> [Task prompt]
Repeat precisely, and only, the lines between the line containing "Looking at both" and the end of the listing below, both ends included.

> [Material provided]
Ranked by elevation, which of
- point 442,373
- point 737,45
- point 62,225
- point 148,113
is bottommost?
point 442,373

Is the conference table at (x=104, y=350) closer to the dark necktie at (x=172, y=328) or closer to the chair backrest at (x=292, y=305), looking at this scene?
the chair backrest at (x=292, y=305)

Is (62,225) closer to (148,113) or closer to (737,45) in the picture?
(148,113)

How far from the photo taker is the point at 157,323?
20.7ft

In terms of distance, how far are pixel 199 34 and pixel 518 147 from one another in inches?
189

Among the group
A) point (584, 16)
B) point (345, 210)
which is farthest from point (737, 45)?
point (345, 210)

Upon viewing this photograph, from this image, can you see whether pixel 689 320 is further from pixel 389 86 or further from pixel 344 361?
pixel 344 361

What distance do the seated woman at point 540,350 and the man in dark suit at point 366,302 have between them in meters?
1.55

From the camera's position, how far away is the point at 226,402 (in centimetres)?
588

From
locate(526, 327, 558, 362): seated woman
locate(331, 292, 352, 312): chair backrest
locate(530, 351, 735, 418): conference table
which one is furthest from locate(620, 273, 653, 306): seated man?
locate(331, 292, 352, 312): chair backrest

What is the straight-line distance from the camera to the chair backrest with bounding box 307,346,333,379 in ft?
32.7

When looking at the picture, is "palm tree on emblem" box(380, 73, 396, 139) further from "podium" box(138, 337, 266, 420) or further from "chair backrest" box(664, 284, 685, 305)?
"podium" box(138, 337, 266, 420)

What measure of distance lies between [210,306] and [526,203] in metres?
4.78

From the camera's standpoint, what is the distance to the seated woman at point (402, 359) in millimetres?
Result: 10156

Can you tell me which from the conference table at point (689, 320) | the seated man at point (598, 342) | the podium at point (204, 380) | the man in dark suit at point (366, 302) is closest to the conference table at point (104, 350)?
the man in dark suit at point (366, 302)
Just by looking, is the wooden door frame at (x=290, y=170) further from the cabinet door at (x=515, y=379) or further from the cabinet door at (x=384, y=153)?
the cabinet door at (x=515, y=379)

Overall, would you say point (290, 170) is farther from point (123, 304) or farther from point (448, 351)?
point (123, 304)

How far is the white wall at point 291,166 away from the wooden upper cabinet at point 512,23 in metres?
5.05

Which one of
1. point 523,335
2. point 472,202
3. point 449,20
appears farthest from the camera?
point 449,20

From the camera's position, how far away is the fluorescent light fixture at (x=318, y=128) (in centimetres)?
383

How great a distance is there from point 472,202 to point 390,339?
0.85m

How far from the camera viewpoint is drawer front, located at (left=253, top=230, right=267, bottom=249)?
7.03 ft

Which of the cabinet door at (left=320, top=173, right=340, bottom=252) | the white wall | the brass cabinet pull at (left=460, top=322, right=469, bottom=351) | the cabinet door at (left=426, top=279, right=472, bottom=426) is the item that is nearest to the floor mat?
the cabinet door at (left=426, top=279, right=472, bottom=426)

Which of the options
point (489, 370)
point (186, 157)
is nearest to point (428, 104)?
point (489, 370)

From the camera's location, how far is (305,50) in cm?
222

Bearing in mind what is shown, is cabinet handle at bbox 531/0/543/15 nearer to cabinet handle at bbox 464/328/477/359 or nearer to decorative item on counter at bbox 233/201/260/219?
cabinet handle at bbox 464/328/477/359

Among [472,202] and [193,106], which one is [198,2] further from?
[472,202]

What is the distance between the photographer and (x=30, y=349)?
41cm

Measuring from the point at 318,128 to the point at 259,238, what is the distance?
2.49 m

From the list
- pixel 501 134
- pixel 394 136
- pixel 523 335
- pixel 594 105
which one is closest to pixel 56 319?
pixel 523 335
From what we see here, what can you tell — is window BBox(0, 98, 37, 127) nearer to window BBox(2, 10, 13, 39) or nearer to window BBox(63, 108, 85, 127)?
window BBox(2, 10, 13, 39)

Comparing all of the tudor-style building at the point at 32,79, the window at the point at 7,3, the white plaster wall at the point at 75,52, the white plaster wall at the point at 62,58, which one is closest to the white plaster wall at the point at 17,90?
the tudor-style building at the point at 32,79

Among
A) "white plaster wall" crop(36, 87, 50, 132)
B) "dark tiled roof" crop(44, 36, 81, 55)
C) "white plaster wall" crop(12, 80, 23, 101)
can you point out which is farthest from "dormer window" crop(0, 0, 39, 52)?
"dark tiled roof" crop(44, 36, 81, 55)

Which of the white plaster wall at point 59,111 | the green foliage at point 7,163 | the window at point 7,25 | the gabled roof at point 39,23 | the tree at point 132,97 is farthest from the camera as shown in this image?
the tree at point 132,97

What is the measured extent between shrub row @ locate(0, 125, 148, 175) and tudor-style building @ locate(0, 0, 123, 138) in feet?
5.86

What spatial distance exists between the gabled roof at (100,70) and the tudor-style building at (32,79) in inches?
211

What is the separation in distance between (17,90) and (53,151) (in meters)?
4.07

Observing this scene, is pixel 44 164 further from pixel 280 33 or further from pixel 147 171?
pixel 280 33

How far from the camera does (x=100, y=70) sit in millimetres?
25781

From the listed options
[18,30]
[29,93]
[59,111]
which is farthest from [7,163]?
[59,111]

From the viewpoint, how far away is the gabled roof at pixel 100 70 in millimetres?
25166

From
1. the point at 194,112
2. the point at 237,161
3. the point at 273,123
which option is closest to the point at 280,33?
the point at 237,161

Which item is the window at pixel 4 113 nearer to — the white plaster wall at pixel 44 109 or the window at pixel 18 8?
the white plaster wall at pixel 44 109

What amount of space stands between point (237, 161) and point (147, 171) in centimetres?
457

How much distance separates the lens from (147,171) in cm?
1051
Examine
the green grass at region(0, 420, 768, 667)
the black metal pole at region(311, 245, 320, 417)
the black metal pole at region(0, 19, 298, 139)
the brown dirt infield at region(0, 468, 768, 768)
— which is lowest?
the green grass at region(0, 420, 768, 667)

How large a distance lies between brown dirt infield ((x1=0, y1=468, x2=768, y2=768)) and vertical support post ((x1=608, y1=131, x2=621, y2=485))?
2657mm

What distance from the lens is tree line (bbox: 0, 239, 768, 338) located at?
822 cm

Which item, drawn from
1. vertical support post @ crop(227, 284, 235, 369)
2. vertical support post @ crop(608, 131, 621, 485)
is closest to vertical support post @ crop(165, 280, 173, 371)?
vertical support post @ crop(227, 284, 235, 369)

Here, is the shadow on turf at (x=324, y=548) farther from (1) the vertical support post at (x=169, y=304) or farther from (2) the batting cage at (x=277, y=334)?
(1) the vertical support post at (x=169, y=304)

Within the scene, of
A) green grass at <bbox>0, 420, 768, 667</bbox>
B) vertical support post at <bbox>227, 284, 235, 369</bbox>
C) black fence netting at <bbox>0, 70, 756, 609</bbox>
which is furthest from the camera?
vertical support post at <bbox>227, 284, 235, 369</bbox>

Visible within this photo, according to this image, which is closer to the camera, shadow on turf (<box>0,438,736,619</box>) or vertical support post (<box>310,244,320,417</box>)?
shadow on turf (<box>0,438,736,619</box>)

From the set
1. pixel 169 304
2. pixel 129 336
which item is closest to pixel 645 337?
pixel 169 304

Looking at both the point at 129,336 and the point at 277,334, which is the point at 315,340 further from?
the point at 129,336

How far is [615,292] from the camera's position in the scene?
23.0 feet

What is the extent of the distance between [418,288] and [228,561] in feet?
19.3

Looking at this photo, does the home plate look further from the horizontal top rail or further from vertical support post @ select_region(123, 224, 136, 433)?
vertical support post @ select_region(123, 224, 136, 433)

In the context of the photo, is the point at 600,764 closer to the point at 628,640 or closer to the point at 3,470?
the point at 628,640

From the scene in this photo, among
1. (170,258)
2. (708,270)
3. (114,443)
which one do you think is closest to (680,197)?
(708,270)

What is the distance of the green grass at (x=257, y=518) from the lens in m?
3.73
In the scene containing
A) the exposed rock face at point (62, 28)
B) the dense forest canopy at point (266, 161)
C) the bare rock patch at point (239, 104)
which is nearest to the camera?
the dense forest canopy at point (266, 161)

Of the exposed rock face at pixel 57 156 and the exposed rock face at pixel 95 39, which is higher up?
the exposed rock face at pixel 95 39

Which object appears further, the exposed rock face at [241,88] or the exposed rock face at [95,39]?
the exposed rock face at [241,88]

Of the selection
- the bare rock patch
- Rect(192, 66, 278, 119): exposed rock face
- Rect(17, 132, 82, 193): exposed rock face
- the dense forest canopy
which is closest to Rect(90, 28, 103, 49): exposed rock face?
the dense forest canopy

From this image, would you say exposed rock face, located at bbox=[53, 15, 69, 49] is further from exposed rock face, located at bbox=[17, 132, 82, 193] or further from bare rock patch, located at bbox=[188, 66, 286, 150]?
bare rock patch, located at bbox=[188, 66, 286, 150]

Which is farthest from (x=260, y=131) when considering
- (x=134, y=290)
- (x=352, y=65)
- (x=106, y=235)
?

> [Solved problem]
Looking at both the point at 129,336 and the point at 277,334, which is the point at 315,340 further from?
the point at 129,336

How far is [615,292] from the camera's position in the scene?
23.0 feet

What is the extent of the distance between [418,288] and [228,561] in feet?
19.3

Looking at this photo, does the home plate look further from the horizontal top rail or further from vertical support post @ select_region(123, 224, 136, 433)?
vertical support post @ select_region(123, 224, 136, 433)

In the context of the photo, is the point at 600,764 closer to the point at 628,640 or closer to the point at 3,470?
the point at 628,640

From the scene in this photo, among
1. (170,258)
2. (708,270)
3. (114,443)
which one do you think is closest to (680,197)?
(708,270)

What is the distance of the green grass at (x=257, y=518) from the lens in m?
3.73
In the scene containing
A) the exposed rock face at point (62, 28)
B) the dense forest canopy at point (266, 161)
C) the bare rock patch at point (239, 104)
which is nearest to the camera?
the dense forest canopy at point (266, 161)

Of the exposed rock face at pixel 57 156 and the exposed rock face at pixel 95 39, which is higher up?
the exposed rock face at pixel 95 39

Which object appears further, the exposed rock face at [241,88] or the exposed rock face at [95,39]?
the exposed rock face at [241,88]

Of the selection
- the bare rock patch
- Rect(192, 66, 278, 119): exposed rock face
- Rect(17, 132, 82, 193): exposed rock face
- the dense forest canopy
which is closest to Rect(90, 28, 103, 49): exposed rock face?
the dense forest canopy

From this image, would you say exposed rock face, located at bbox=[53, 15, 69, 49] is further from exposed rock face, located at bbox=[17, 132, 82, 193] or further from bare rock patch, located at bbox=[188, 66, 286, 150]?
bare rock patch, located at bbox=[188, 66, 286, 150]

Which is farthest from (x=260, y=131) when considering
- (x=134, y=290)
- (x=352, y=65)
- (x=106, y=235)
?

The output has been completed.